In this case, if you don't assume equal variances, then you get $\tilde{\sigma_i}=\text{IQR}_i/1.35$, then calculate $\tilde{\sigma}_D^2 = \tilde{\sigma}_1^2/n_1+\tilde{\sigma}_2^2/n_2$ and then take $z^* = \frac{\bar{x}_1-\bar{x}_2}{\tilde{\sigma}_D}$ and look up z-tables.
[By way of a check, I just did a simulation where I generated normal samples of size 30 (with equal variance, though I didn't assume it in the calculation), and the test is anticonservative (i.e. the type I error rate is higher than nominal), so when you attempt to do a 5% test it looks like you're actually getting somewhere in the region of 6.8% (the approximation will likely be a bit worse if the variances differ). If you can tolerate that, then that's probably fine. Of course you could lower the significance level to compensate for the anticonservatism but I'd be inclined to bite the bullet and try option 2. Once sample sizes hit 200 or so, though, this works pretty well.]
If either sample size is not large, you can still do something, but the distribution of the statistic will depend on the exact method by which the quartiles were computed as well as the particular sample sizes.
In particular, you could either
a. assume equal variances and use a test statistic akin to an equal-variance t-statistic but with an estimate of $\sigma^2$ based on a weighted average of the squares of the two IQRs; or
b. not make an assumption of equal variance and use a test statistic more akin to a Welch-Satterthwaite type statistic.
In the first case the distribution of the test statistic could be obtained fairly simply by simulation from the assumed distribution. (In the second case things are a bit more complicated because the distribution will depend on the way the spreads differ -- but something could still be done.)

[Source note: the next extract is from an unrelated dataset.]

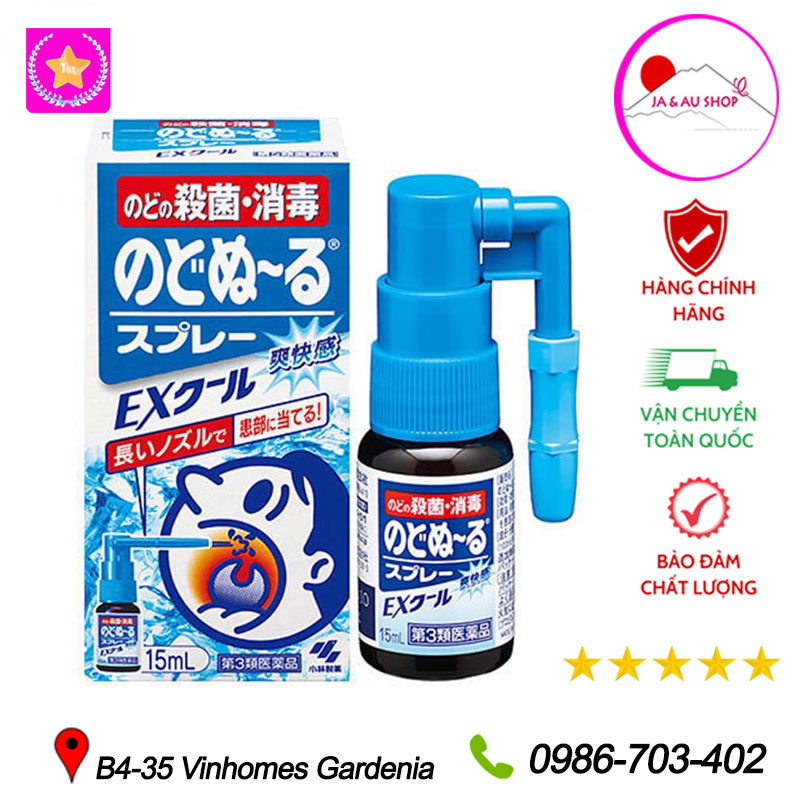 Xịt họng Kobayashi 15ml diệt khuẩn, trị ho, viêm họng 5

If you're not prepared to make some distributional assumption, you can still bound the sample standard deviation and so get upper and lower bounds on the t-statistic; however, the bounds may not be very narrow.
If you hadn't had the sample means, you could use the medians in an analog of the t-test. If you're assuming normality (or even just symmetry and existence of means) then the medians will estimate the respective means; however, since we only need to deal with the difference in means, substantially weaker assumptions will suffice for this to work as a test.

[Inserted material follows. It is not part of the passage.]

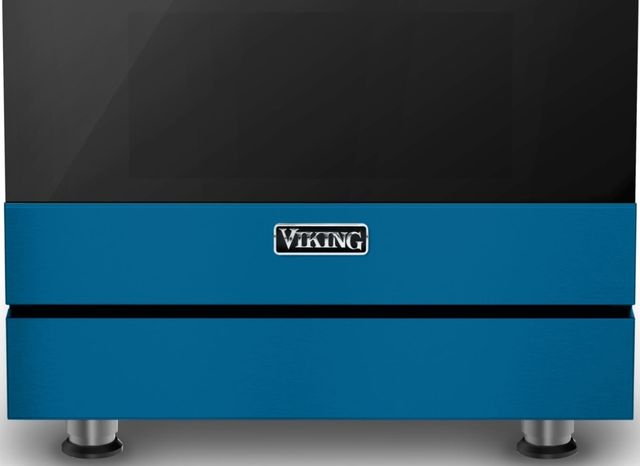 Viking® 3 Series 30" Alluvial Blue Free Standing Electric Range 2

In this case you can get critical values (or indeed, p-values) via simulation quite easily, but the null distribution under a normal assumption is pretty close to t-distributed; a quite decent approximation to the p-value can be obtained from t-tables, but suitable degrees of freedom are substantially lower than you'd have from a t-test (close to half!) -- and the test statistic should be scaled as well, since the variances don't exactly correspond.
This won't have especially good power at the normal, but it will have good robustness to deviations from normality.
As an example, for a statistic of this form:
$t^* = \frac{\tilde{x}_1-\tilde{x}_2}{\sqrt{q_1^2/n+q_2^2/n}}$
where $\tilde{x_i}$ is the median of sample $i$ and $q_i$ is the interquartile range of sample $i$ (which is analogous to a particular form of two-sample t-test for equal variance and equal $n$). I simulated 40,000 samples of size 30 and 30.
A Q-Q plot of absolute values of $t^*$ vs absolute values of quantiles of $c\cdot t_{40}$ (for $c=1.064$) is plotted below (grey), and the 45 degree line is drawn in green. The second plot shows detail in the region of typical significance levels (including, but not limited to values between 1% and 10%). The approximation is accurate to about 3 figures over most of that range.
[Similar plots are obtained for a variety of other degrees of freedom in the vicinity (with suitably chosen $c$) for each. Simulations at a variety of sample sizes suggest that t-distribution approximations work well across a wide range of $n$ for the equal-variance equal-sample-size case. I expect approximation via t-distributions will be adequate for the equal-variance unequal-sample-size case, but the simulations and analysis required would take a more substantial amount of time.]